**TEXT SEGMENT**:

┌──

Since the binary product does not generate a carry, the bit-wise multiplication can be calculated with AND gates. Once all the partial products are generated, we can use an array of adders to accumulate partial products as shown in Fig. 4(a), where HA refers to half adder and FA refers to full adder. Obviously, the critical path of such a structure is the carry propagation. For example, Fig. 4(a) demonstrates a ripple-carry adder (RCA) based accumulator, with the carries propagated horizontally from right to left, while Fig. 4(b) plots a carry-save adder (CSA) based accumulator with carries propagated diagonally to achieve a shorter critical path for faster speed.

In order to further accelerate accumulation, C. S. Wallace proposed the Wallace Tree structure in 1964 [27]. As shown in Fig. 5, the Wallace Tree groups three partial products together column-wisely to generate two outputs, *i.e.*, a sum and a carry, thereby reducing the number of partial products by a factor of approximately 1.5. The operation is repeated until only two rows are left, *i.e.*, 4 steps as in Fig. 5, which are then added up to obtain the final result. Parallel computation and partial product compression in each stage can be utilized to speed up the accumulation process [27].

### 2.3 Approximate Multiplier

Approximate arithmetic has been a popular research area in the past decade. Many prior work on approximate multiplier tackle the problem by introducing approximations at circuit, architecture or algorithmic levels to reduce critical path delay or improve energy efficiency. For example, references [17,28–34] propose to approximate K-map or prune out a few gates to simplify the gate netlist. Many work also focused on improving the conventional multiplier architecture with approximate components, such as adders, to speed up addition or partial product generation [17,35-40]. Kulkarni et al. proposed to construct a new approximate multiplier architecture using a modified 2×2 multiply block [17]. From an even higher design level, Ahmed et al. proposed a pipelined log-based approximation using the classical Mitchell multiplier with an iterative procedure to improve the accuracy [41]. To speed up the iterative procedure, they proposed to truncate the bits after the leading one to save energy. To satisfy various accuracy requirement in different scenarios, another alternative is to utilize hybrid methods with both approximate and accurate multipliers to adjust the computational accuracy by selecting the appropriate multiplier, thereby trading off between accuracy and cost [42, 43].

└──

**COLLECTED MATERIAL**:
┌──

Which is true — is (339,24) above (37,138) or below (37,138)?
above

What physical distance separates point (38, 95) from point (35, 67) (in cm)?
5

└──

**OBJECTIVE**: Which kinds of adder does the text on multipliers name?

**RESPONSE TO THIS TASK**:
- Half adder (HA)
- Full adder (FA)
- Ripple-carry adder (RCA)
- Carry-save adder (CSA)